>>>>

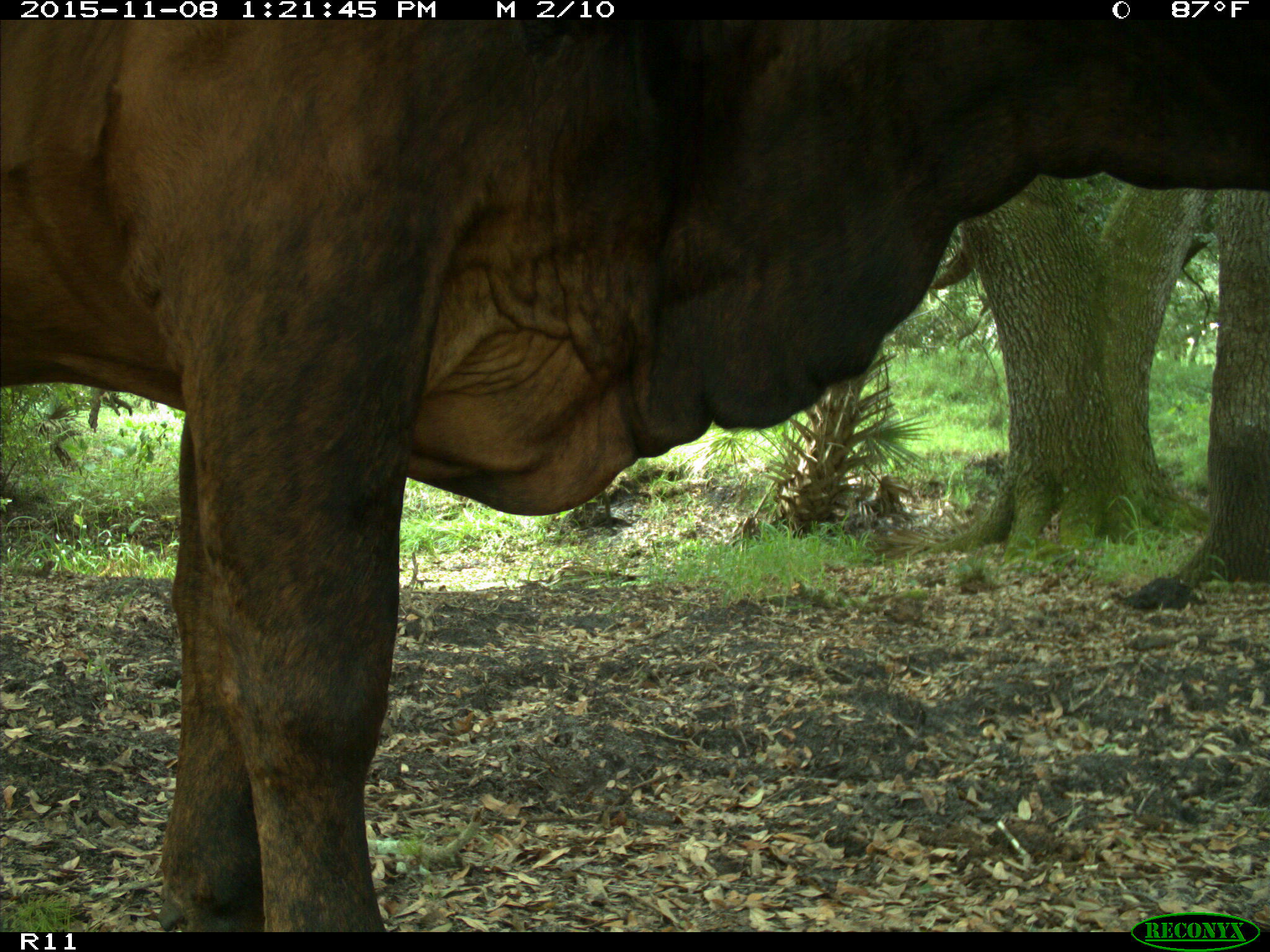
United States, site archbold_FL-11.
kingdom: Animalia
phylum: Chordata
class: Mammalia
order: Artiodactyla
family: Bovidae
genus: Bos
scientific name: Bos taurus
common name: domestic cow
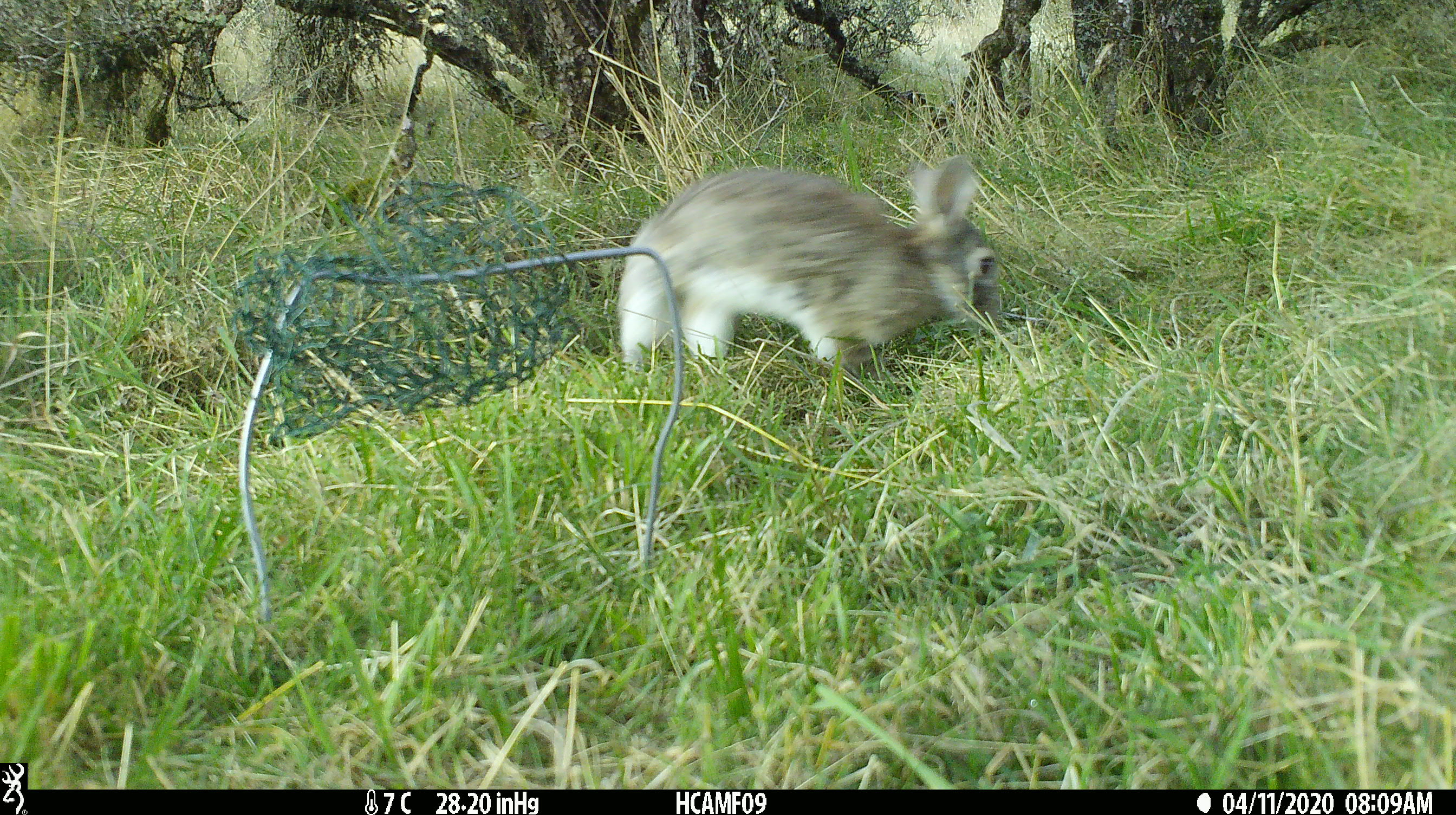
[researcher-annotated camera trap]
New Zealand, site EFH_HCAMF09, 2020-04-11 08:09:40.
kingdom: Animalia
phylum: Chordata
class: Mammalia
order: Lagomorpha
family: Leporidae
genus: Oryctolagus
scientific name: Oryctolagus cuniculus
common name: european rabbit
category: rabbit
Rabbit (european rabbit) (Oryctolagus cuniculus).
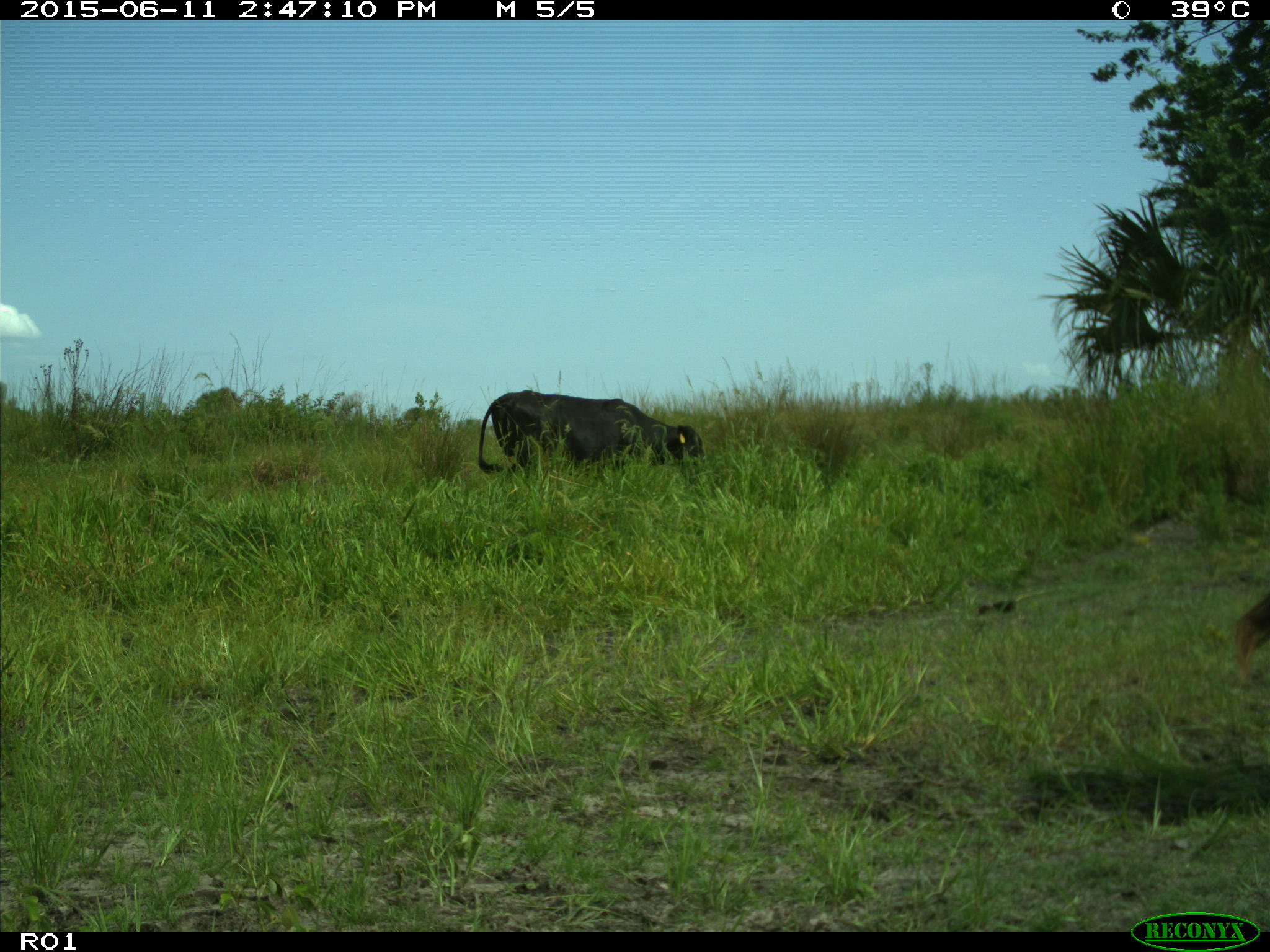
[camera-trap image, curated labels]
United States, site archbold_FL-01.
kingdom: Animalia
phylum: Chordata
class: Mammalia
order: Artiodactyla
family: Bovidae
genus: Bos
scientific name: Bos taurus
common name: domestic cow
Bos taurus (domestic cow).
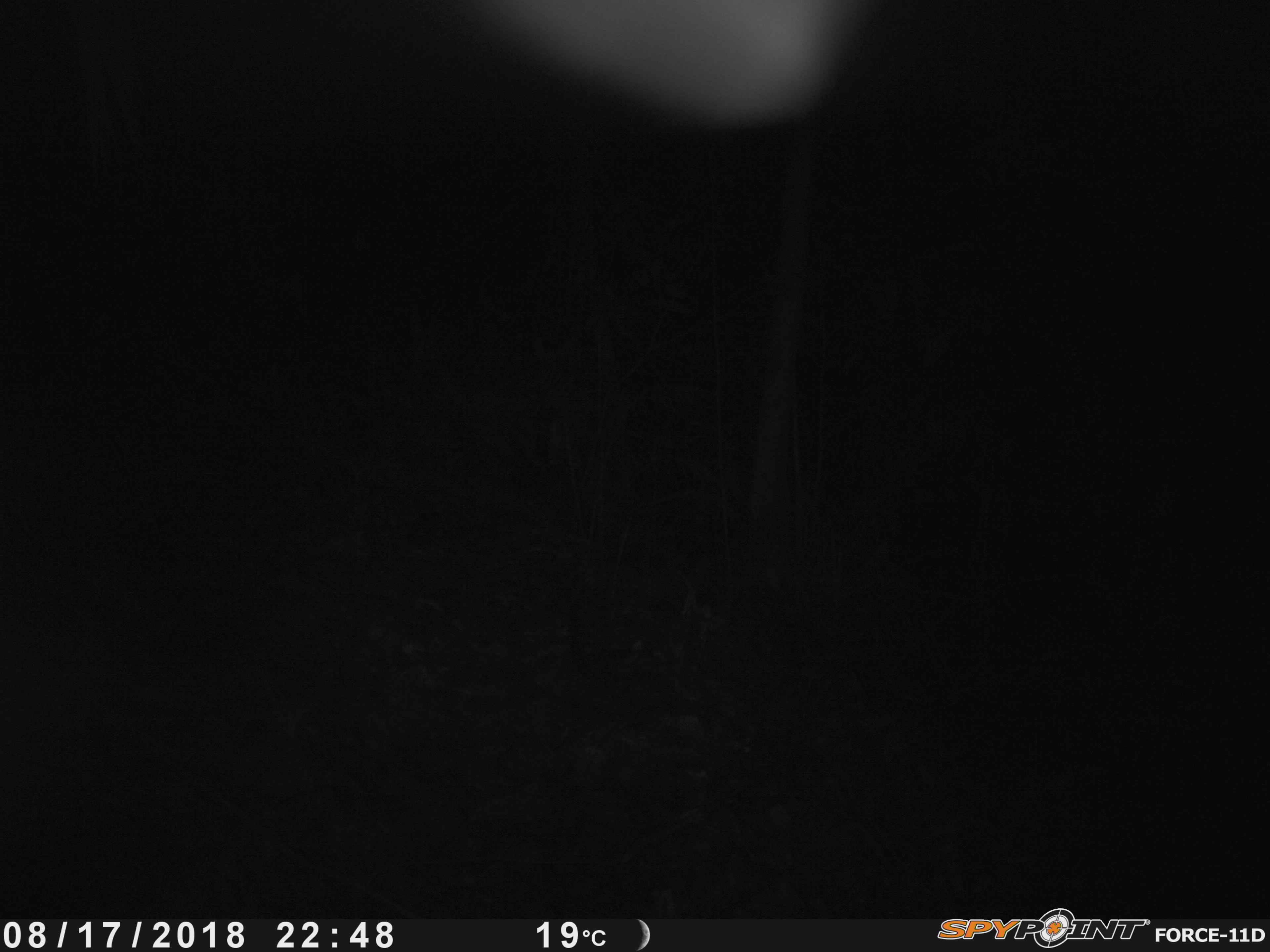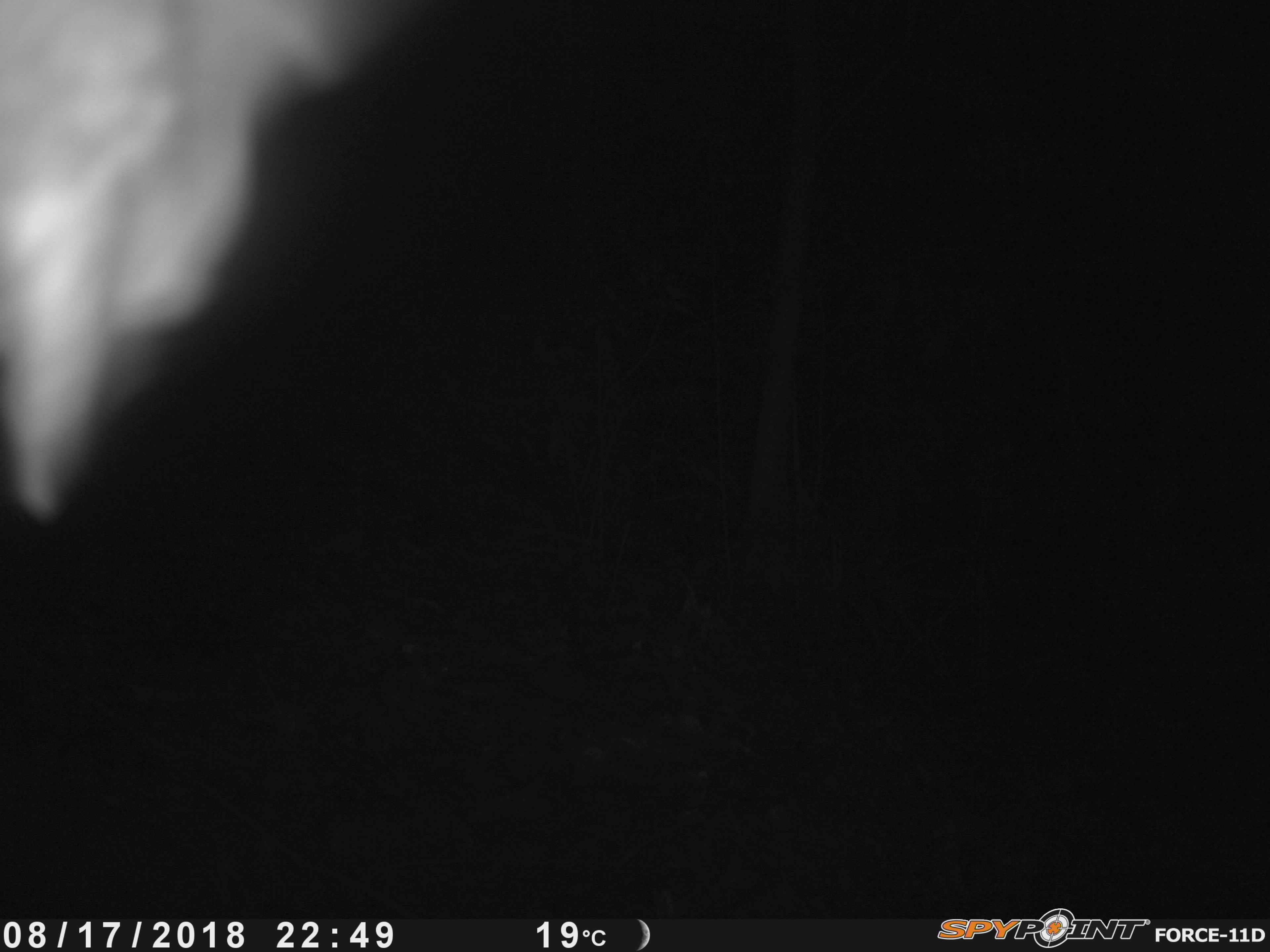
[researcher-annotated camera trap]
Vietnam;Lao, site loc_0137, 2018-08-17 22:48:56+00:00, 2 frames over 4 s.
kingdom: Animalia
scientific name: Animalia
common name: animal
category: unidentified animal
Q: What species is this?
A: Unidentified animal (animal) (Animalia).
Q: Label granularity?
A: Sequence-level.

<<<<

## TASK ITEM
Each line of the material with the word "site" in it should be listed.

## ANSWER FOR THIS EXERCISE
United States, site archbold_FL-11.
New Zealand, site EFH_HCAMF09, 2020-04-11 08:09:40.
United States, site archbold_FL-01.
Vietnam;Lao, site loc_0137, 2018-08-17 22:48:56+00:00, 2 frames over 4 s.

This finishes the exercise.